----- INPUT ROWS

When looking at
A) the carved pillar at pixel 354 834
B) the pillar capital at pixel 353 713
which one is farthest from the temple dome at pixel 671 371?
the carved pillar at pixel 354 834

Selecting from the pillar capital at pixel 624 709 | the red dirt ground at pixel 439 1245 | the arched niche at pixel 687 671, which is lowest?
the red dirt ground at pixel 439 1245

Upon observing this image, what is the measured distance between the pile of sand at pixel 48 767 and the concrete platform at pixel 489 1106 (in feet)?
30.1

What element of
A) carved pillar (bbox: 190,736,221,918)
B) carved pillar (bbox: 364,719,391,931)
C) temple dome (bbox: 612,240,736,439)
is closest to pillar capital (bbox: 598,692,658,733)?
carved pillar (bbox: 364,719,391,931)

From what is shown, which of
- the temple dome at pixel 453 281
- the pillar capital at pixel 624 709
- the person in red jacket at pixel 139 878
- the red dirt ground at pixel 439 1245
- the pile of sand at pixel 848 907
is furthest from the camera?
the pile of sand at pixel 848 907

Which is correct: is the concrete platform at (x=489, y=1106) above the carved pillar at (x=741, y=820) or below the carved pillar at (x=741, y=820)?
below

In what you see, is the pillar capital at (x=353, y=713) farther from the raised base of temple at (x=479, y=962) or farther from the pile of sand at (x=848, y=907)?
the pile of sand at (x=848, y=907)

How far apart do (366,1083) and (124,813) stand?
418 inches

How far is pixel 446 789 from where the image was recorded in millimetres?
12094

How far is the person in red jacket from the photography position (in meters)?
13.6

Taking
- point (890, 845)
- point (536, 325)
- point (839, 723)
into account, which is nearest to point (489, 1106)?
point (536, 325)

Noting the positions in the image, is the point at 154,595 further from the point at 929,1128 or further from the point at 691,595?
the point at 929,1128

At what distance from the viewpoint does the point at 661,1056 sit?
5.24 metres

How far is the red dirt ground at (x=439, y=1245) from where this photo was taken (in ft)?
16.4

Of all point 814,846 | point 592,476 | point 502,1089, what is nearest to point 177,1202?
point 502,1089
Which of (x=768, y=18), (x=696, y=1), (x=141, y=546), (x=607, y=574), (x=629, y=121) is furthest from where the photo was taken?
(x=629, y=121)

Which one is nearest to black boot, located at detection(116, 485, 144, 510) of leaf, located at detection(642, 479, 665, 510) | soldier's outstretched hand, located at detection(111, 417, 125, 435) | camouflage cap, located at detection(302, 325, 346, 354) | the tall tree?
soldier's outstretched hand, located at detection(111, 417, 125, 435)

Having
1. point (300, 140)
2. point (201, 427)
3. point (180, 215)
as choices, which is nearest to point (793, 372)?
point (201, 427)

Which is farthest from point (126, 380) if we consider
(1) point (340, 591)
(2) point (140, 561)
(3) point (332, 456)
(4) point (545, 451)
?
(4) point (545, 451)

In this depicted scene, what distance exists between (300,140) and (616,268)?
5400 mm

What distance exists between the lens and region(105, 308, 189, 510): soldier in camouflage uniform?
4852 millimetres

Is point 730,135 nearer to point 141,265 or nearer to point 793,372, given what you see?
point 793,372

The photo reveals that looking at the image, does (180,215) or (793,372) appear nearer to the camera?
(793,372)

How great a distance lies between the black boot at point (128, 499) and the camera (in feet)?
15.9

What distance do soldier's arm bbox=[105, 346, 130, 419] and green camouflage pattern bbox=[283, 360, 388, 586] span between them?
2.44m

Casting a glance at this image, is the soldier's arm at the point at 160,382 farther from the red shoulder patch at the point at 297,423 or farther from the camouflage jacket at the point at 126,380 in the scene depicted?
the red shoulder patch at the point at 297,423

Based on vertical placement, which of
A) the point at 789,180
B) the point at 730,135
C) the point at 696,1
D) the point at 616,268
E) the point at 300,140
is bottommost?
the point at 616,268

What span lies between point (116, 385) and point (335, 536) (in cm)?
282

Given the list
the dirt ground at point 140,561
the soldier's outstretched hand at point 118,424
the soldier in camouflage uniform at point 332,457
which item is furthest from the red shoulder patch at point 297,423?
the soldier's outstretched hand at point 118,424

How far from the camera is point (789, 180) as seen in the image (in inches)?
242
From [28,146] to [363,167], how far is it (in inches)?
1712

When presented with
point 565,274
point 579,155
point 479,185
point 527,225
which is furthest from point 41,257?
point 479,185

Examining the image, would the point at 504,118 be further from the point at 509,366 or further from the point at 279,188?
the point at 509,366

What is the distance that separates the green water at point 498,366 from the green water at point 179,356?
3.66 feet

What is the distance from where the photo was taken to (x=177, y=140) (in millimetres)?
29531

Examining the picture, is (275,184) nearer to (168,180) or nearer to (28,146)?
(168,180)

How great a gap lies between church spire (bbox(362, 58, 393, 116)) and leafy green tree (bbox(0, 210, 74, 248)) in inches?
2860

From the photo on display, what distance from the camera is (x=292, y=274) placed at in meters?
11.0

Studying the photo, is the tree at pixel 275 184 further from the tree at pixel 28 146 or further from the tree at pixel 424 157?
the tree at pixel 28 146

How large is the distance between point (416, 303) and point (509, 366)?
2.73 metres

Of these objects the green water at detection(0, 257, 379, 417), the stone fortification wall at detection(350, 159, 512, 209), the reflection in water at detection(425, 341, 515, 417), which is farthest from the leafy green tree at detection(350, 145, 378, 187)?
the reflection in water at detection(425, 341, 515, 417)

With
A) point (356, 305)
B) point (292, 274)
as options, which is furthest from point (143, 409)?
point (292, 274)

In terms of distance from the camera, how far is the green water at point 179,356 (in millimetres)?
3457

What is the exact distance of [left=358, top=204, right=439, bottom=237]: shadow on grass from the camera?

----------

(SHORT TASK):
Transcribe the records from the line that contains "How great a gap" through the line that contains "2.73 metres", with both of those lines included.

(THE SOLUTION):
How great a gap lies between church spire (bbox(362, 58, 393, 116)) and leafy green tree (bbox(0, 210, 74, 248)) in inches?
2860

From the photo on display, what distance from the camera is (x=292, y=274) placed at in meters?
11.0

Studying the photo, is the tree at pixel 275 184 further from the tree at pixel 28 146 or further from the tree at pixel 424 157?
the tree at pixel 28 146

How large is the distance between point (416, 303) and point (509, 366)?
2.73 metres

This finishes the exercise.